### Exercise tasks
1. Rewrite the passage on figs from "Figs: how is" to "drizzle of honey.", switching "honey" to "maple syrup".
2. Proceed with the passage on figs, picking up after its final sentence.

### Text
# # # # # # #

Figs: how is so much nutrition packed into this tiny fruit?

Fresh figs are a delicious treat, best eaten on or after the day of purchase as they are quickly perishable. Equally at home in a salad, or with cheese or Parma ham, they can make for a decadent yet healthy dessert when combined with Greek yogurt and a drizzle of honey.

Both fresh and dried figs are a great source of dietary fibre, with high-fibre diets lowering potential risks of colon cancer and heart disease, as well as aiding with weight management, helping us to feel full. Meanwhile studies have shown postmenopausal women who consume a high fibre diet had a 50% reduction in the risk of developing breast cancer in comparison to women who consumed the least. And as our digestive system relies on adequate amounts of fibre to function correctly, figs help here too, aiding pre-existing probiotic gut bacteria thus improving our digestive health.

# # # # # # #

(Scene geometry reasoning data)

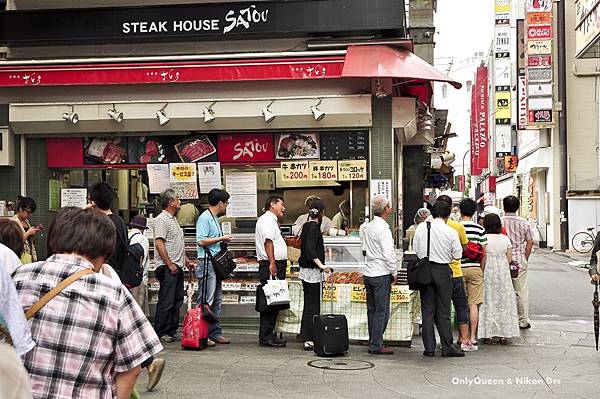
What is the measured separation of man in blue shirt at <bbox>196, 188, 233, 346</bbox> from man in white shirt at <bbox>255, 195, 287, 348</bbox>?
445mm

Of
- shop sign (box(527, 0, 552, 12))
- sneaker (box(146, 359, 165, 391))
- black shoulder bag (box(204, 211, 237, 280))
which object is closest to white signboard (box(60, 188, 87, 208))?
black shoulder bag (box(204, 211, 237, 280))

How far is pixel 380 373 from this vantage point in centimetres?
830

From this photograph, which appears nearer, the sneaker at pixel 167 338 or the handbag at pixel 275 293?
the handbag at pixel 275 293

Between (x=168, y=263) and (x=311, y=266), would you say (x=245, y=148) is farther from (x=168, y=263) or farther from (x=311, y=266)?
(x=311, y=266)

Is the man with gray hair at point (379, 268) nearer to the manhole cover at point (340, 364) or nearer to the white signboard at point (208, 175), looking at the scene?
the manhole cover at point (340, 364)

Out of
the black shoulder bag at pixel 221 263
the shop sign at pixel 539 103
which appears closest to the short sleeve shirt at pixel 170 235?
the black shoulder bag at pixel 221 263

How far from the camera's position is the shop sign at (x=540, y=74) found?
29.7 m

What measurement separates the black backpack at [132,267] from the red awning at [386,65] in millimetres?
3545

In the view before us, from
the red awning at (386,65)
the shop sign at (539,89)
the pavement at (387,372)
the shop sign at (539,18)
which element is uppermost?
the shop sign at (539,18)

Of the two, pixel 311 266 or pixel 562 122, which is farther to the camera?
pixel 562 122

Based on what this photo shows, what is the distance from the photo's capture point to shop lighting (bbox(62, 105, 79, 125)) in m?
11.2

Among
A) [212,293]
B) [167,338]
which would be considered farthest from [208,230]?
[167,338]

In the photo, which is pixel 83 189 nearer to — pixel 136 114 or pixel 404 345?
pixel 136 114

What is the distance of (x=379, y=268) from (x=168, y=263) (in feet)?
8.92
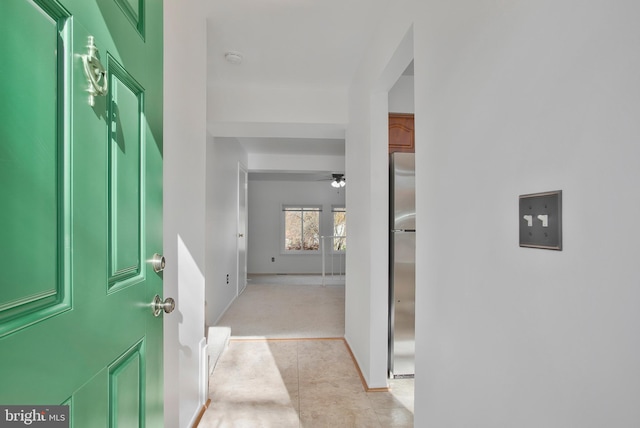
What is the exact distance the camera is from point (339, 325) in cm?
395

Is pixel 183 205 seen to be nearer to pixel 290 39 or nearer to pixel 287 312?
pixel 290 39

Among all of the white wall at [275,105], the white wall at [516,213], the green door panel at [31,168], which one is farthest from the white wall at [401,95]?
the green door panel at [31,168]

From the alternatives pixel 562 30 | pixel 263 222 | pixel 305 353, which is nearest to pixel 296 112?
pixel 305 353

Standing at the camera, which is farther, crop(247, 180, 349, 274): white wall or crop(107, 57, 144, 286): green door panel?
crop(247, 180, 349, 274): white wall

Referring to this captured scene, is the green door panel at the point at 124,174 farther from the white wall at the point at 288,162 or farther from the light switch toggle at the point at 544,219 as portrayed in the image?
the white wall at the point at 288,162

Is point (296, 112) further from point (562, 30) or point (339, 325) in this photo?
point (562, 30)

# # # # # # #

### Task-by-task answers
1.
Figs: how is so much nutrition packed into this tiny fruit?

Fresh figs are a delicious treat, best eaten on or after the day of purchase as they are quickly perishable. Equally at home in a salad, or with cheese or Parma ham, they can make for a decadent yet healthy dessert when combined with Greek yogurt and a drizzle of maple syrup.

2.
Rich in vitamins, figs contain vitamins A, C, E, B and K as well as the minerals calcium, potassium, iron, magnesium and phosphorus – important for bones, hormone production and in regulating the heart.  Full of amino acids, compounds that combine to form proteins and are important for the breakdown of food, tissue and growth repair in the body, fresh figs are also a good source of poly-phenolic flavonoid antioxidants such as carotenes, lutein, tannins and chlorogenic acid.

When baking figs can be a great alternative to sugar; mash fresh figs or soak dried frigs and then pulse in a blender and use as a sugar substitute.

Note: as figs contain oxalates they should be enjoyed in moderation due to their laxative effect.